What is the status of arbitration in nursing homes now?
Smith: No, the CMS rule was struck down by the Mississippi court. It wasn’t taken up to the Fifth Circuit Court of Appeals, but it’s not being enforced and it’s going to be eradicated by a new rule. So there technically is a rule on the book from 2016 that you will not find this administration enforcing at all. So it might as well be a dead rule, like the rules that you see that say, “Hey, you can’t tie up a horse on Thursday,” in law, it doesn’t do anything because it has no effect whatsoever. So the current rule is you can’t have them. The current administration won’t enforce it and it’s going to be taken out completely. Everybody on the same sheet of music now?
All right, so I want to talk about why we’re talking about these and why I don’t like them, okay? So what nursing homes say is that it’s good for the resident, because you’ll remember me talking about civil litigation, right? It takes years to get to a jury trial, and more often than not, the people I’m representing don’t have years and years and years. A lot of times they’ve already passed and their families want to move on. That’s understandable. So this is actually not a bad argument. Arbitration is typically a lot quicker.
However, you’ve got to weigh that with the bad. Not only are the awards in arbitration up to 30 percent less or more, again, you don’t have these people listening to and telling other people about the nursing home, and that is the biggest issue because it’s already hard enough, and I know when I’m preaching to the choir – it’s already hard enough to get them to do what they’re supposed to do. If they don’t have an incentive of, “Uh guys, Ms. Johnson passed away because she got sepsis from a bedsore that she shouldn’t have gotten. Maybe we need to hire more people,” all they do now is factor it into the cost of business. They go, “All right, well we can have fewer CNAs and fewer charge nurses.
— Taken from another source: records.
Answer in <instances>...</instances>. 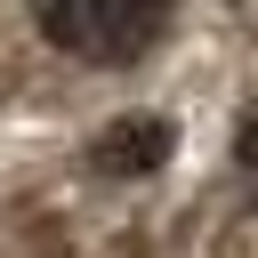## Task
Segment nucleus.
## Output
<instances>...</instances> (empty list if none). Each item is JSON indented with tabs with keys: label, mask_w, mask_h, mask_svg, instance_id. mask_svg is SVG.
Returning a JSON list of instances; mask_svg holds the SVG:
<instances>
[{
	"label": "nucleus",
	"mask_w": 258,
	"mask_h": 258,
	"mask_svg": "<svg viewBox=\"0 0 258 258\" xmlns=\"http://www.w3.org/2000/svg\"><path fill=\"white\" fill-rule=\"evenodd\" d=\"M32 8H40V32L89 64H129L137 48H153L169 16V0H32Z\"/></svg>",
	"instance_id": "f257e3e1"
},
{
	"label": "nucleus",
	"mask_w": 258,
	"mask_h": 258,
	"mask_svg": "<svg viewBox=\"0 0 258 258\" xmlns=\"http://www.w3.org/2000/svg\"><path fill=\"white\" fill-rule=\"evenodd\" d=\"M169 161V121H113L105 137H97V169L105 177H145V169H161Z\"/></svg>",
	"instance_id": "f03ea898"
},
{
	"label": "nucleus",
	"mask_w": 258,
	"mask_h": 258,
	"mask_svg": "<svg viewBox=\"0 0 258 258\" xmlns=\"http://www.w3.org/2000/svg\"><path fill=\"white\" fill-rule=\"evenodd\" d=\"M234 161L258 177V113H250V121H242V137H234Z\"/></svg>",
	"instance_id": "7ed1b4c3"
}]
</instances>
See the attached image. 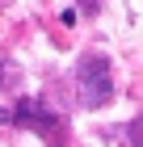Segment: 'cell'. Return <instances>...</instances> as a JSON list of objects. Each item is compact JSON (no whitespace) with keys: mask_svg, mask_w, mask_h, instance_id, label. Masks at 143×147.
<instances>
[{"mask_svg":"<svg viewBox=\"0 0 143 147\" xmlns=\"http://www.w3.org/2000/svg\"><path fill=\"white\" fill-rule=\"evenodd\" d=\"M76 84H80V92H84V105H88V109H101V105L110 101V88H114L110 59L97 55V51L80 55V63H76Z\"/></svg>","mask_w":143,"mask_h":147,"instance_id":"1","label":"cell"},{"mask_svg":"<svg viewBox=\"0 0 143 147\" xmlns=\"http://www.w3.org/2000/svg\"><path fill=\"white\" fill-rule=\"evenodd\" d=\"M17 122H25V126H34V130H51V135H55V118H51V113H38V105L34 101H21L17 105Z\"/></svg>","mask_w":143,"mask_h":147,"instance_id":"2","label":"cell"},{"mask_svg":"<svg viewBox=\"0 0 143 147\" xmlns=\"http://www.w3.org/2000/svg\"><path fill=\"white\" fill-rule=\"evenodd\" d=\"M135 135H139V143H143V118H139V122H135Z\"/></svg>","mask_w":143,"mask_h":147,"instance_id":"3","label":"cell"}]
</instances>
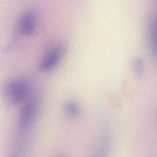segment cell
<instances>
[{
    "label": "cell",
    "instance_id": "6da1fadb",
    "mask_svg": "<svg viewBox=\"0 0 157 157\" xmlns=\"http://www.w3.org/2000/svg\"><path fill=\"white\" fill-rule=\"evenodd\" d=\"M5 96L13 104H18L29 98L31 86L26 78L19 77L9 82L5 86Z\"/></svg>",
    "mask_w": 157,
    "mask_h": 157
},
{
    "label": "cell",
    "instance_id": "7a4b0ae2",
    "mask_svg": "<svg viewBox=\"0 0 157 157\" xmlns=\"http://www.w3.org/2000/svg\"><path fill=\"white\" fill-rule=\"evenodd\" d=\"M17 128L9 157H26L31 128Z\"/></svg>",
    "mask_w": 157,
    "mask_h": 157
},
{
    "label": "cell",
    "instance_id": "3957f363",
    "mask_svg": "<svg viewBox=\"0 0 157 157\" xmlns=\"http://www.w3.org/2000/svg\"><path fill=\"white\" fill-rule=\"evenodd\" d=\"M39 104L37 100H28L20 109L18 119L17 126L24 128H31L38 112Z\"/></svg>",
    "mask_w": 157,
    "mask_h": 157
},
{
    "label": "cell",
    "instance_id": "277c9868",
    "mask_svg": "<svg viewBox=\"0 0 157 157\" xmlns=\"http://www.w3.org/2000/svg\"><path fill=\"white\" fill-rule=\"evenodd\" d=\"M64 52L65 48L61 45L50 48L41 59L39 64V70L42 72H48L52 70L59 64Z\"/></svg>",
    "mask_w": 157,
    "mask_h": 157
},
{
    "label": "cell",
    "instance_id": "5b68a950",
    "mask_svg": "<svg viewBox=\"0 0 157 157\" xmlns=\"http://www.w3.org/2000/svg\"><path fill=\"white\" fill-rule=\"evenodd\" d=\"M37 26V19L35 13L31 10L24 12L20 17L18 21V30L23 35L32 34Z\"/></svg>",
    "mask_w": 157,
    "mask_h": 157
},
{
    "label": "cell",
    "instance_id": "8992f818",
    "mask_svg": "<svg viewBox=\"0 0 157 157\" xmlns=\"http://www.w3.org/2000/svg\"><path fill=\"white\" fill-rule=\"evenodd\" d=\"M109 147V132L104 128L101 133L94 150L90 157H106Z\"/></svg>",
    "mask_w": 157,
    "mask_h": 157
},
{
    "label": "cell",
    "instance_id": "52a82bcc",
    "mask_svg": "<svg viewBox=\"0 0 157 157\" xmlns=\"http://www.w3.org/2000/svg\"><path fill=\"white\" fill-rule=\"evenodd\" d=\"M148 39L151 51L157 57V21H155L150 27Z\"/></svg>",
    "mask_w": 157,
    "mask_h": 157
},
{
    "label": "cell",
    "instance_id": "ba28073f",
    "mask_svg": "<svg viewBox=\"0 0 157 157\" xmlns=\"http://www.w3.org/2000/svg\"><path fill=\"white\" fill-rule=\"evenodd\" d=\"M64 110L68 116L74 117L80 113L81 109L77 102L74 101H68L64 104Z\"/></svg>",
    "mask_w": 157,
    "mask_h": 157
},
{
    "label": "cell",
    "instance_id": "9c48e42d",
    "mask_svg": "<svg viewBox=\"0 0 157 157\" xmlns=\"http://www.w3.org/2000/svg\"><path fill=\"white\" fill-rule=\"evenodd\" d=\"M132 69L134 74L137 77H140L144 72V61L139 57L135 58L132 61Z\"/></svg>",
    "mask_w": 157,
    "mask_h": 157
}]
</instances>
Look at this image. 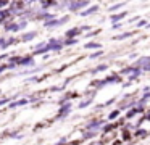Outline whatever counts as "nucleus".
I'll use <instances>...</instances> for the list:
<instances>
[{"label":"nucleus","instance_id":"1","mask_svg":"<svg viewBox=\"0 0 150 145\" xmlns=\"http://www.w3.org/2000/svg\"><path fill=\"white\" fill-rule=\"evenodd\" d=\"M84 5H87L86 2H76V3H69V6H71V10H78L79 6H84Z\"/></svg>","mask_w":150,"mask_h":145},{"label":"nucleus","instance_id":"2","mask_svg":"<svg viewBox=\"0 0 150 145\" xmlns=\"http://www.w3.org/2000/svg\"><path fill=\"white\" fill-rule=\"evenodd\" d=\"M78 31H79V29H71V31L66 32V35H68V37H74V35L78 34Z\"/></svg>","mask_w":150,"mask_h":145},{"label":"nucleus","instance_id":"3","mask_svg":"<svg viewBox=\"0 0 150 145\" xmlns=\"http://www.w3.org/2000/svg\"><path fill=\"white\" fill-rule=\"evenodd\" d=\"M86 48H100V44H87Z\"/></svg>","mask_w":150,"mask_h":145},{"label":"nucleus","instance_id":"4","mask_svg":"<svg viewBox=\"0 0 150 145\" xmlns=\"http://www.w3.org/2000/svg\"><path fill=\"white\" fill-rule=\"evenodd\" d=\"M95 10H97V6H92V8H89L87 11H84L82 15H91V13H92V11H95Z\"/></svg>","mask_w":150,"mask_h":145},{"label":"nucleus","instance_id":"5","mask_svg":"<svg viewBox=\"0 0 150 145\" xmlns=\"http://www.w3.org/2000/svg\"><path fill=\"white\" fill-rule=\"evenodd\" d=\"M103 69H107V64H100L98 68H95V73H97V71H103Z\"/></svg>","mask_w":150,"mask_h":145},{"label":"nucleus","instance_id":"6","mask_svg":"<svg viewBox=\"0 0 150 145\" xmlns=\"http://www.w3.org/2000/svg\"><path fill=\"white\" fill-rule=\"evenodd\" d=\"M118 113H120V111H113V113L110 115V118H111V119H113V118H116V116H118Z\"/></svg>","mask_w":150,"mask_h":145},{"label":"nucleus","instance_id":"7","mask_svg":"<svg viewBox=\"0 0 150 145\" xmlns=\"http://www.w3.org/2000/svg\"><path fill=\"white\" fill-rule=\"evenodd\" d=\"M118 8H121V5H115L113 8H110V10H111V11H115V10H118Z\"/></svg>","mask_w":150,"mask_h":145},{"label":"nucleus","instance_id":"8","mask_svg":"<svg viewBox=\"0 0 150 145\" xmlns=\"http://www.w3.org/2000/svg\"><path fill=\"white\" fill-rule=\"evenodd\" d=\"M5 69V66H0V71H4Z\"/></svg>","mask_w":150,"mask_h":145}]
</instances>
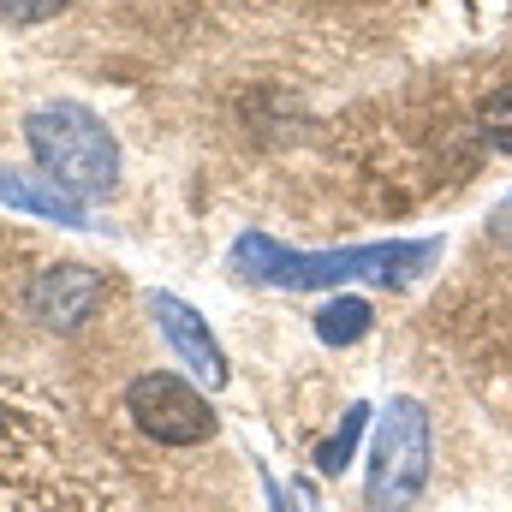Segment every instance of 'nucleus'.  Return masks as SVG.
Instances as JSON below:
<instances>
[{"instance_id":"nucleus-1","label":"nucleus","mask_w":512,"mask_h":512,"mask_svg":"<svg viewBox=\"0 0 512 512\" xmlns=\"http://www.w3.org/2000/svg\"><path fill=\"white\" fill-rule=\"evenodd\" d=\"M441 262V239H399V245H346V251H292L268 233L233 239V274L268 292H334V286H387L405 292Z\"/></svg>"},{"instance_id":"nucleus-2","label":"nucleus","mask_w":512,"mask_h":512,"mask_svg":"<svg viewBox=\"0 0 512 512\" xmlns=\"http://www.w3.org/2000/svg\"><path fill=\"white\" fill-rule=\"evenodd\" d=\"M24 143L36 149V167L78 197H102L120 185V143L84 102H42L24 120Z\"/></svg>"},{"instance_id":"nucleus-3","label":"nucleus","mask_w":512,"mask_h":512,"mask_svg":"<svg viewBox=\"0 0 512 512\" xmlns=\"http://www.w3.org/2000/svg\"><path fill=\"white\" fill-rule=\"evenodd\" d=\"M429 459H435V435H429V411L411 393H393L376 417L370 435V483L364 501L370 512H411L429 489Z\"/></svg>"},{"instance_id":"nucleus-4","label":"nucleus","mask_w":512,"mask_h":512,"mask_svg":"<svg viewBox=\"0 0 512 512\" xmlns=\"http://www.w3.org/2000/svg\"><path fill=\"white\" fill-rule=\"evenodd\" d=\"M126 405H131V423L161 441V447H197L215 435V411L197 387L185 376H167V370H149L126 387Z\"/></svg>"},{"instance_id":"nucleus-5","label":"nucleus","mask_w":512,"mask_h":512,"mask_svg":"<svg viewBox=\"0 0 512 512\" xmlns=\"http://www.w3.org/2000/svg\"><path fill=\"white\" fill-rule=\"evenodd\" d=\"M102 304V274L84 262H54L30 280V316L54 334H72L90 322V310Z\"/></svg>"},{"instance_id":"nucleus-6","label":"nucleus","mask_w":512,"mask_h":512,"mask_svg":"<svg viewBox=\"0 0 512 512\" xmlns=\"http://www.w3.org/2000/svg\"><path fill=\"white\" fill-rule=\"evenodd\" d=\"M149 316H155L161 340H167V346L197 370V382H203V387H227V358H221V346H215L209 322H203L185 298H173V292H149Z\"/></svg>"},{"instance_id":"nucleus-7","label":"nucleus","mask_w":512,"mask_h":512,"mask_svg":"<svg viewBox=\"0 0 512 512\" xmlns=\"http://www.w3.org/2000/svg\"><path fill=\"white\" fill-rule=\"evenodd\" d=\"M0 203L30 209V215H48V221H66V227H84V221H90V215H84V203L54 197V191L30 185V179H24V173H12V167H0Z\"/></svg>"},{"instance_id":"nucleus-8","label":"nucleus","mask_w":512,"mask_h":512,"mask_svg":"<svg viewBox=\"0 0 512 512\" xmlns=\"http://www.w3.org/2000/svg\"><path fill=\"white\" fill-rule=\"evenodd\" d=\"M370 328H376V310L364 298H352V292H340V298H328L316 310V340L322 346H358Z\"/></svg>"},{"instance_id":"nucleus-9","label":"nucleus","mask_w":512,"mask_h":512,"mask_svg":"<svg viewBox=\"0 0 512 512\" xmlns=\"http://www.w3.org/2000/svg\"><path fill=\"white\" fill-rule=\"evenodd\" d=\"M370 417H376V411H370L364 399H358V405H346L340 429H334V435H328V441L316 447V471H322V477H340V471L352 465V453H358V435L370 429Z\"/></svg>"},{"instance_id":"nucleus-10","label":"nucleus","mask_w":512,"mask_h":512,"mask_svg":"<svg viewBox=\"0 0 512 512\" xmlns=\"http://www.w3.org/2000/svg\"><path fill=\"white\" fill-rule=\"evenodd\" d=\"M477 131H483V143H495L501 155H512V84L489 90L477 102Z\"/></svg>"},{"instance_id":"nucleus-11","label":"nucleus","mask_w":512,"mask_h":512,"mask_svg":"<svg viewBox=\"0 0 512 512\" xmlns=\"http://www.w3.org/2000/svg\"><path fill=\"white\" fill-rule=\"evenodd\" d=\"M72 0H0V18L6 24H48V18H60Z\"/></svg>"},{"instance_id":"nucleus-12","label":"nucleus","mask_w":512,"mask_h":512,"mask_svg":"<svg viewBox=\"0 0 512 512\" xmlns=\"http://www.w3.org/2000/svg\"><path fill=\"white\" fill-rule=\"evenodd\" d=\"M489 239H495V245H507V251H512V197L501 203V209H495V215H489Z\"/></svg>"}]
</instances>
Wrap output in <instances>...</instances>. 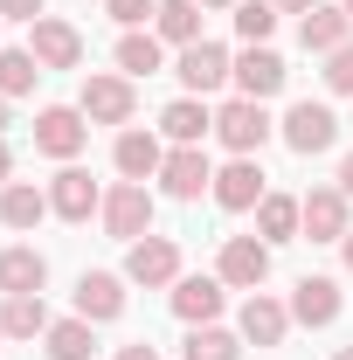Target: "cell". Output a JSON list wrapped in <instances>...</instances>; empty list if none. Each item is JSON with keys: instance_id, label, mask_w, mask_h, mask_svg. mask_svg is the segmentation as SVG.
I'll list each match as a JSON object with an SVG mask.
<instances>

It doesn’t matter because it’s going to take so long to get to a trial that most people aren’t going to wait until we get to a verdict.”
As a matter of fact, in Georgia, in the past 20 years, there have been maybe 10 or 15 jury verdicts on nursing home cases. Let me explain to you how insane that is. In 20 years, there have probably been over 10,000 auto accident verdicts. Why that is, I don’t know, but it’s already very little. If you’re a nursing home and you know that if you screw up and kill Ms. Johnson because you didn’t have enough staff and you end up paying a million dollars, you’re going to probably say, “Economically, this is a bad idea,” and you’re going to hire more staff. So it’s incentive for them.
The other – and I was talking about this with somebody recently, what a tragedy this is, is that you have horrible things going on in nursing homes like rape. That is beyond comprehension why that is a problem in a nursing home. But when you have rape, you have guys like this who I don’t mind posting up here, Trent Tolbert – he pays himself 36,000 a month at New Beginnings – I didn’t just make that name up. But this is the insanity of it, is that a guy like this is making 36,000 a month. He doesn’t have enough staff. They keep getting shut down and hit with lawsuits, right? This guy doesn’t need any more incentive to try to be greedy. Pigs are cute, hogs get slaughtered. If there’s no way to slaughter a hog, they just keep getting fatter. And that’s what happens with guys like this. So that’s why these things are important.